What this task involves
Could you rename "capturing device" to "recording device" throughout the items below, leave everything else unchanged, and omit the pictures from your answer?

Spatial question items
▬▬▬▬▬▬

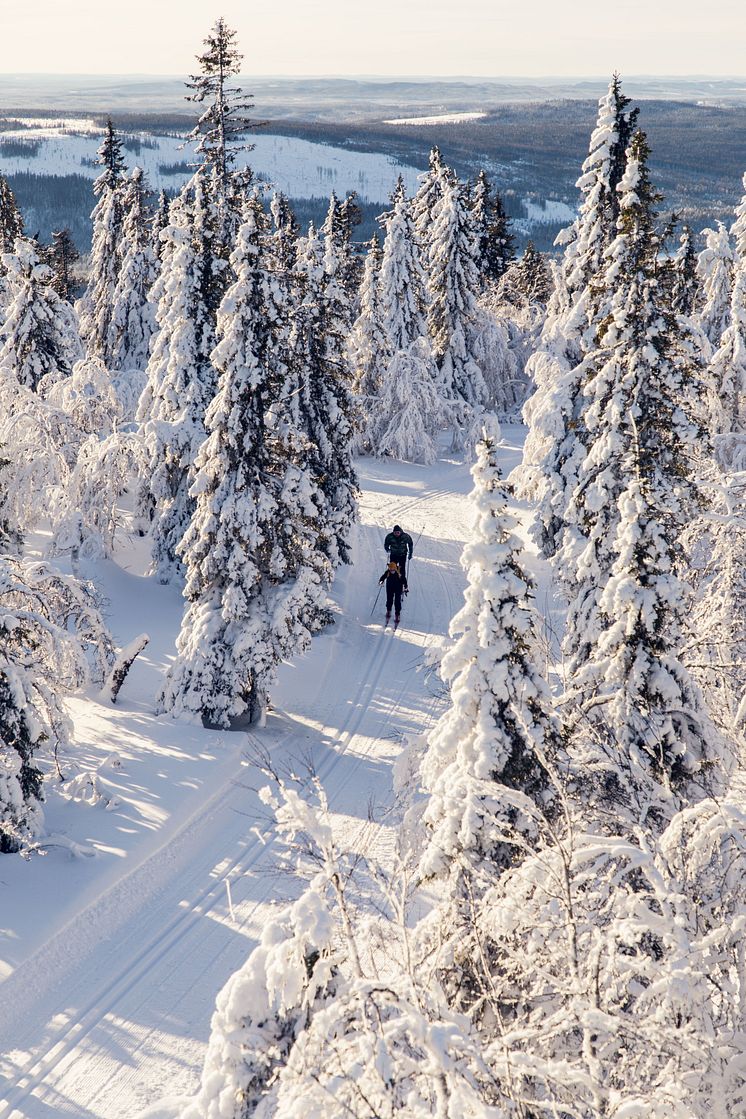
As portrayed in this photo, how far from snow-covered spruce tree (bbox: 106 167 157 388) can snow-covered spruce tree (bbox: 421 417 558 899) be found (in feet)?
87.8

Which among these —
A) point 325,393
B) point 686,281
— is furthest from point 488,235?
point 325,393

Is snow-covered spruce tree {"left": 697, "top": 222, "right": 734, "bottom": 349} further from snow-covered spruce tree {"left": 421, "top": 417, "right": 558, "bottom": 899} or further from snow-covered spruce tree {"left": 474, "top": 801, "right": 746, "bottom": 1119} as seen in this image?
snow-covered spruce tree {"left": 474, "top": 801, "right": 746, "bottom": 1119}

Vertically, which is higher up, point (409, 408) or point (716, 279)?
point (716, 279)

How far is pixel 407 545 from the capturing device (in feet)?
73.3

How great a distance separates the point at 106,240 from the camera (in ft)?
128

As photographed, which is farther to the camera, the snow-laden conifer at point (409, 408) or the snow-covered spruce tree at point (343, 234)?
the snow-covered spruce tree at point (343, 234)

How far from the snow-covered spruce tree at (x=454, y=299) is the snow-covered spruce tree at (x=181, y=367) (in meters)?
17.4

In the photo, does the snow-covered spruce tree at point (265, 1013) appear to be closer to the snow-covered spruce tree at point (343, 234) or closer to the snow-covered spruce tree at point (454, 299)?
the snow-covered spruce tree at point (343, 234)

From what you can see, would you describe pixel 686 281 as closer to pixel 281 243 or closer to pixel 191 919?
pixel 281 243

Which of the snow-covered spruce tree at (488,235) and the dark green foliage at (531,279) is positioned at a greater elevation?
the snow-covered spruce tree at (488,235)

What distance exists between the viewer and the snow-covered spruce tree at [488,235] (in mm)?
52000

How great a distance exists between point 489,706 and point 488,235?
158 ft

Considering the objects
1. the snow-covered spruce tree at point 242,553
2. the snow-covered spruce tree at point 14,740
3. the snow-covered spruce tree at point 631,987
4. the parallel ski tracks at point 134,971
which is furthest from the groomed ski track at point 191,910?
the snow-covered spruce tree at point 631,987

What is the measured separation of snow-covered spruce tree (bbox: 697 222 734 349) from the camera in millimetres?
29609
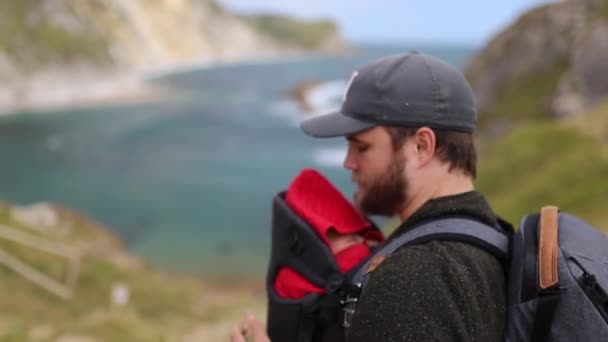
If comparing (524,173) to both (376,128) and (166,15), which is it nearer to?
(376,128)

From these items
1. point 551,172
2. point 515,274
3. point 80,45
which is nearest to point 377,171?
point 515,274

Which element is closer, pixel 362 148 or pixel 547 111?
pixel 362 148

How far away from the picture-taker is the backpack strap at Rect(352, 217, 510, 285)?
2.61m

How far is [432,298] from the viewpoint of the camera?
2332 mm

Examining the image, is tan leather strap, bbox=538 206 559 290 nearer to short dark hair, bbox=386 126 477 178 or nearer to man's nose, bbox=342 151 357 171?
short dark hair, bbox=386 126 477 178

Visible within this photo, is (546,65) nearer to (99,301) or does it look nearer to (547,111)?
(547,111)

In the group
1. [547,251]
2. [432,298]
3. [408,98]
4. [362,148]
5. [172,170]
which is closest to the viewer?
[432,298]

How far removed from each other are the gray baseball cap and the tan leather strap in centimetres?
54

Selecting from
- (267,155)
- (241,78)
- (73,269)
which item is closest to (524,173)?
(73,269)

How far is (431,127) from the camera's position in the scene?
2.83 metres

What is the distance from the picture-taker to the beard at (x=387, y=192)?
2.90 meters

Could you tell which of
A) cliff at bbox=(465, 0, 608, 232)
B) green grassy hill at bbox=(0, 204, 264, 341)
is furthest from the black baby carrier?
cliff at bbox=(465, 0, 608, 232)

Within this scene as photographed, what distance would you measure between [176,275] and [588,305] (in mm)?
31452

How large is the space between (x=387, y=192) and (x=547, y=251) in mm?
730
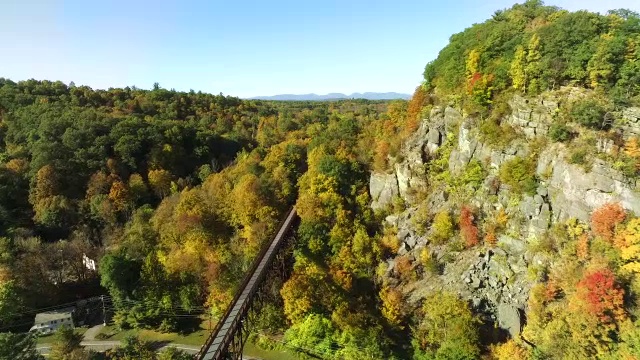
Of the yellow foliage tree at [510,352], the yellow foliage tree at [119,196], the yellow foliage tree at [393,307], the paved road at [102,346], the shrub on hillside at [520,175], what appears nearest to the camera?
the yellow foliage tree at [510,352]

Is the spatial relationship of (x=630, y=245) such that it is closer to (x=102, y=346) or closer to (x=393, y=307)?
(x=393, y=307)

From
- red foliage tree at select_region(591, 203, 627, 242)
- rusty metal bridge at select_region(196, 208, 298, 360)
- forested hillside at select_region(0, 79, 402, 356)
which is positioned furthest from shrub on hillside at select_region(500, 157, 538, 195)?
rusty metal bridge at select_region(196, 208, 298, 360)

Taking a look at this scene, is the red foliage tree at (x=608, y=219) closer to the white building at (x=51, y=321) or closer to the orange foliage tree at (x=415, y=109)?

▬▬▬▬▬▬

Task answer
As portrayed in this photo, how far from snow-covered spruce tree (bbox: 106 167 157 388) can snow-covered spruce tree (bbox: 421 417 558 899) be found (in feet)?
87.8

Which among these —
A) point 325,393
B) point 686,281
— is furthest from point 488,235?
point 325,393

Is snow-covered spruce tree {"left": 697, "top": 222, "right": 734, "bottom": 349} further from snow-covered spruce tree {"left": 421, "top": 417, "right": 558, "bottom": 899} or further from snow-covered spruce tree {"left": 474, "top": 801, "right": 746, "bottom": 1119} as seen in this image?
snow-covered spruce tree {"left": 474, "top": 801, "right": 746, "bottom": 1119}

Vertically, which is higher up, point (409, 408) or point (716, 279)?
point (716, 279)

How far is pixel 407 545 from the recording device (in feet)?
73.3

How great a distance separates the point at 106,240 from the camera (in ft)?
128

As photographed, which is farther to the camera, the snow-laden conifer at point (409, 408) or the snow-covered spruce tree at point (343, 234)?
the snow-covered spruce tree at point (343, 234)

How far from the snow-covered spruce tree at (x=454, y=299) is the snow-covered spruce tree at (x=181, y=367) (in meters)?
17.4

In the photo, does the snow-covered spruce tree at point (265, 1013) appear to be closer to the snow-covered spruce tree at point (343, 234) or closer to the snow-covered spruce tree at point (454, 299)?
the snow-covered spruce tree at point (343, 234)

From what you can see, would you describe pixel 686 281 as closer to pixel 281 243 or closer to pixel 191 919?
pixel 281 243

Which of the snow-covered spruce tree at (488,235) and the dark green foliage at (531,279) is positioned at a greater elevation?
the snow-covered spruce tree at (488,235)

What distance exists between the viewer and the snow-covered spruce tree at [488,235] (in mm)?
52000

How great a distance exists between point 489,706 and point 488,235?
158 ft

Considering the objects
1. the snow-covered spruce tree at point 242,553
2. the snow-covered spruce tree at point 14,740
3. the snow-covered spruce tree at point 631,987
4. the parallel ski tracks at point 134,971
which is furthest from the groomed ski track at point 191,910?
the snow-covered spruce tree at point 631,987

What is the measured separation of snow-covered spruce tree (bbox: 697 222 734 349) from the camera in millimetres?
29609
If comparing (524,173) to both (376,128) and (166,15), which is it nearer to?
(376,128)

From these items
1. point 551,172
2. point 515,274
3. point 80,45
which is nearest to point 377,171?
point 515,274

Which element is closer, pixel 362 148 or pixel 547 111?
pixel 362 148

How far away from the picture-taker is the backpack strap at Rect(352, 217, 510, 285)?
2.61m

How far is [432,298] from the viewpoint of the camera?
2332 mm

Examining the image, is tan leather strap, bbox=538 206 559 290 nearer to short dark hair, bbox=386 126 477 178 or nearer to man's nose, bbox=342 151 357 171?
short dark hair, bbox=386 126 477 178

Visible within this photo, is (546,65) nearer to (99,301) or does it look nearer to (547,111)?
(547,111)

In the group
1. [547,251]
2. [432,298]
3. [408,98]
4. [362,148]
5. [172,170]
which is closest to the viewer?
[432,298]

How far removed from each other are the gray baseball cap and the tan leather strap in centimetres?
54

Selecting from
- (267,155)
- (241,78)
- (73,269)
which item is closest to (524,173)?
(73,269)

How far is (431,127) from the camera's position in the scene?
2.83 metres

What is the distance from the picture-taker to the beard at (x=387, y=192)?
2.90 meters

Could you tell which of
A) cliff at bbox=(465, 0, 608, 232)
B) green grassy hill at bbox=(0, 204, 264, 341)
is furthest from the black baby carrier?
cliff at bbox=(465, 0, 608, 232)

Within this scene as photographed, what distance would you measure between [176,275] and [588,305] (in mm)?
31452

How large is the space between (x=387, y=192) and (x=547, y=251) in mm?
730
Of the yellow foliage tree at [510,352], the yellow foliage tree at [119,196], the yellow foliage tree at [393,307], the paved road at [102,346], the shrub on hillside at [520,175], what appears nearest to the camera?
the yellow foliage tree at [510,352]

Is the spatial relationship of (x=630, y=245) such that it is closer to (x=102, y=346) or closer to (x=393, y=307)?
(x=393, y=307)

From
- red foliage tree at select_region(591, 203, 627, 242)
- rusty metal bridge at select_region(196, 208, 298, 360)
- forested hillside at select_region(0, 79, 402, 356)
which is positioned furthest from shrub on hillside at select_region(500, 157, 538, 195)?
rusty metal bridge at select_region(196, 208, 298, 360)

Taking a look at this scene, is the red foliage tree at (x=608, y=219) closer to the white building at (x=51, y=321) or closer to the orange foliage tree at (x=415, y=109)?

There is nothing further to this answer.